Exercise instructions:
1) Answer these questions using the essay on fire history:
(a) According to Herakleitos, all things are an exchange for what?
(b) What replaced fire as a universal medium by the nineteenth century?
(c) For how many years has Earth been burning continuously?
2) Carry on the essay on fire history, beginning right after its final sentence.

Document extract:
══════

Moved by Fire: History’s Promethean Moment
If all that changes slowly may be explained by life, all that changes quickly is explained by fire.
-Gaston Bachelard, The Psychoanalysis of Fire
Herakleitos famously observed that everything is change, and more specifically concluded that all things are an exchange for fire, and fire for all things. For him fire was a metaphor for dynamism. Fire changed matter. It moved: fast or slow, the world burned, and that burning accounted for Earth’s ceaseless motions.
By the nineteenth century, modern science had demystified fire. Energy replaced fire as a universal medium, and scientists reconceptualized flame as form of oxidation, a subset of physical chemistry. But the notion of fire as a motive power endured. Slow combustion in the form of respiration powered the living world. Fast combustion in the guise of flames transmuted landscapes. And internal combustion within mechanical chambers powered the industrial revolution.
Recently, in a New York Times essay, arch-rationalist Barbara Ehrenreich described a mystical experience she once had in which “the world—the mountains, the sky, the low scattered buildings—suddenly flame into life.” In fact, the fire was always there, if latent. It’s just that, barring some epiphany, we rarely notice. Likewise, it is everywhere in the past, yet almost nowhere in our formal histories. As with Ehrenreich, it seems that some special spark of intellectual transcendence needs to kindle in order for us to see it.
Fire history is Big History: it’s the story of what makes the Earth what it is. Our planet is built to burn. Life in the oceans fluffed the atmosphere with oxygen, life on land stuffed surfaces with combustibles. Combustion takes apart what photosynthesis brings together. The chemistry of life is a chemistry of combustion. It’s what makes the animate world move. Earth has been burning continuously for 420 million years. Fire is older than insects, trees, and Pangaea.

══════

Dataset extract:
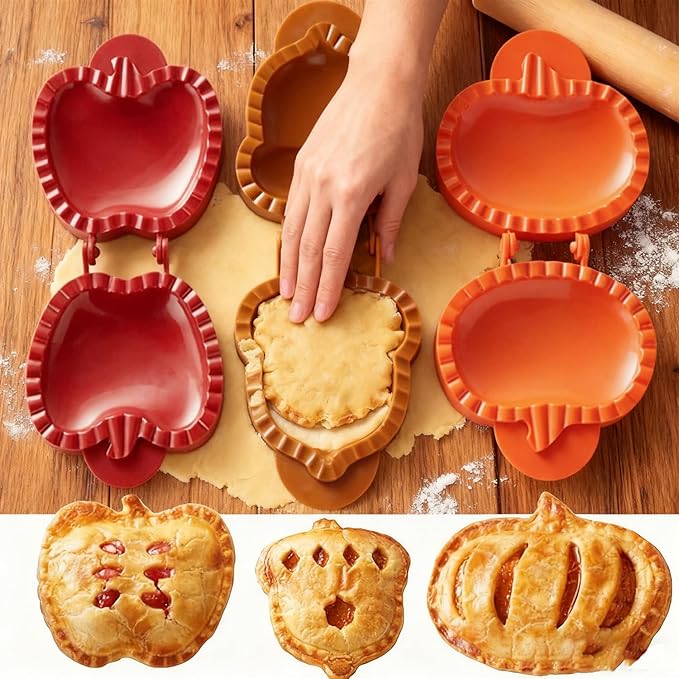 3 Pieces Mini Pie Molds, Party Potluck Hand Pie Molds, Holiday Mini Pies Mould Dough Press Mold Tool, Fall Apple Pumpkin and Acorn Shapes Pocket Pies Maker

══════

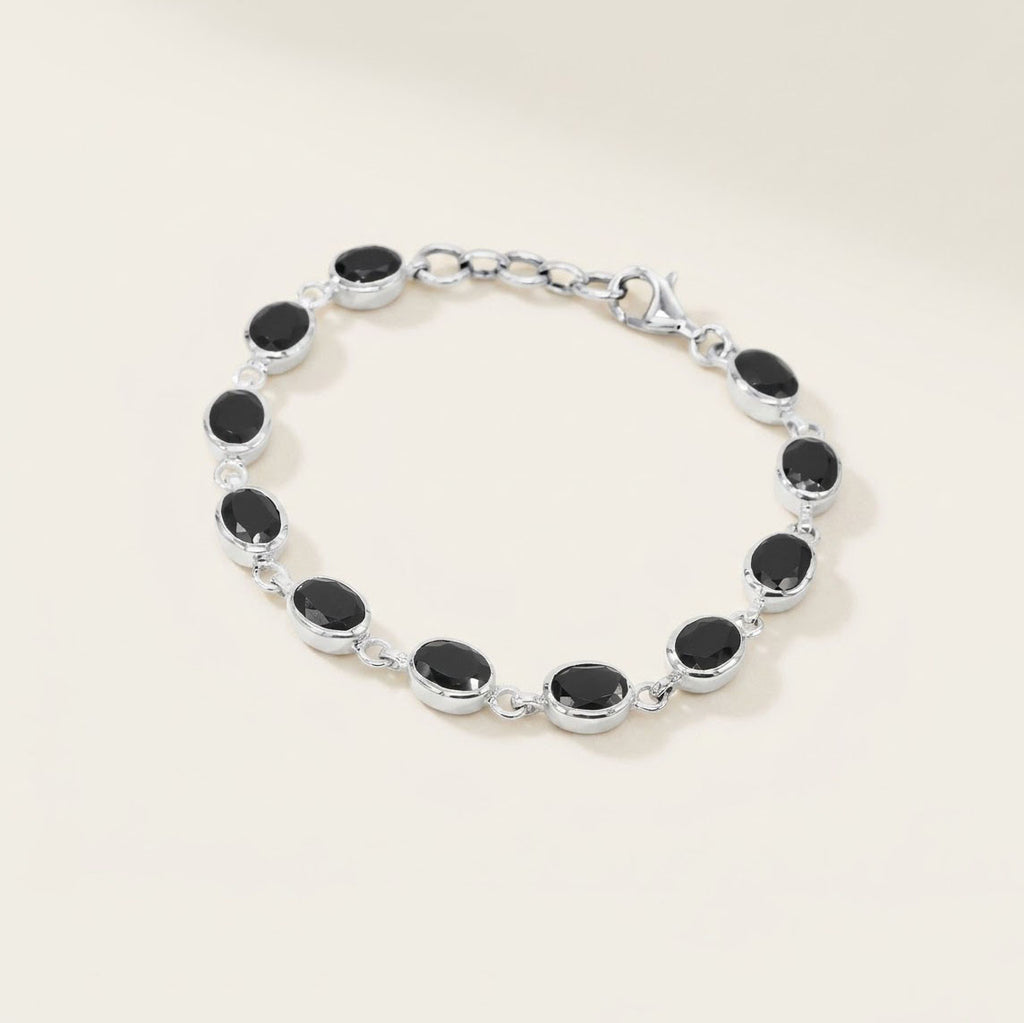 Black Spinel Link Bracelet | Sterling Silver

══════

Responses to the exercise:
1)
(a) Fire.
(b) Energy.
(c) 420 million years.

2)
For eons, fire came and went as local circumstances permitted. Being a reaction, not a substance, fire was what its setting made it. It integrated climate, the mountains and ravines that altered local winds and biotas, the evolution of plants and the animals that fed on them (and the animals that fed on those animals). Some places and times overflowed with fire; others lay wet, dark, and inert. The fires of the Carboniferous period differ from those of the Permian. Miocene fires rippling over grasslands differed from Eocene fires that had no grasses to burn. The rhythms of fire were the rhythms of Earth as it spun and wobbled through space, bubbled with species lost and gained, and watched storm tracks, laden with lightning, wander over lands.
The Pleistocene, the past 2.6 million years (save the last 10,000) changed this dynamic as it iced over or dried out whole subcontinents. Yet the epoch we commonly identify as an Ice Age could be also be defined as the start of a Fire Age. It marked the greatest inflection point in fire history since lightning initially zapped dry vegetation in the Devonian. For the first time, a species acquired the capacity to start, and within limits, to stop fire. With Homo erectus that power became a permanent part of the hominin toolkit. Fire myths around the world proclaim that when we got fire we segregated ourselves from the rest of creation—and went to the top of the food chain. Whether or not hominins sought a domus, tended fire could not survive without one, which may well make fire the paradigm for domestication overall. Thereafter fire and humanity co-evolved. Our pact with fire was our first Faustian bargain.
Precisely when hominins learned to manipulate fire is unclear. But recent research suggests that fire, in the form of cooking, helps account for the leap into the genus Homo, who became physiologically dependent on cooked food. By boosting calories, and by detoxifying and softening food, controlled fire allowed us to exchange big guts for big brains. Experiments confirm that we cannot thrive or reproduce on raw foods alone: they simply cannot deliver the calories and they require more chewing, digestive juices, and intestinal machinery. With cooking that digestive process begins earlier. If the observations hold, they say that humans and fire have not simply co-existed but co-evolved. We are not only the keystone species for fire: fire is a keystone process for our existence.
But why only burn carcasses or tubers? Why not begin the process earlier and burn the habitats that produce those favored flora and fauna? If prize game are drawn to the greenup that follows a burn, why not burn that landscape, and wait for the fresh forage to lure bovids to it? If camas and mahias grow best in scorched settings, why wait for random acts of nature to produce them? With the evidence for the value of controlled fire all around them, early hominins began to cook landscapes.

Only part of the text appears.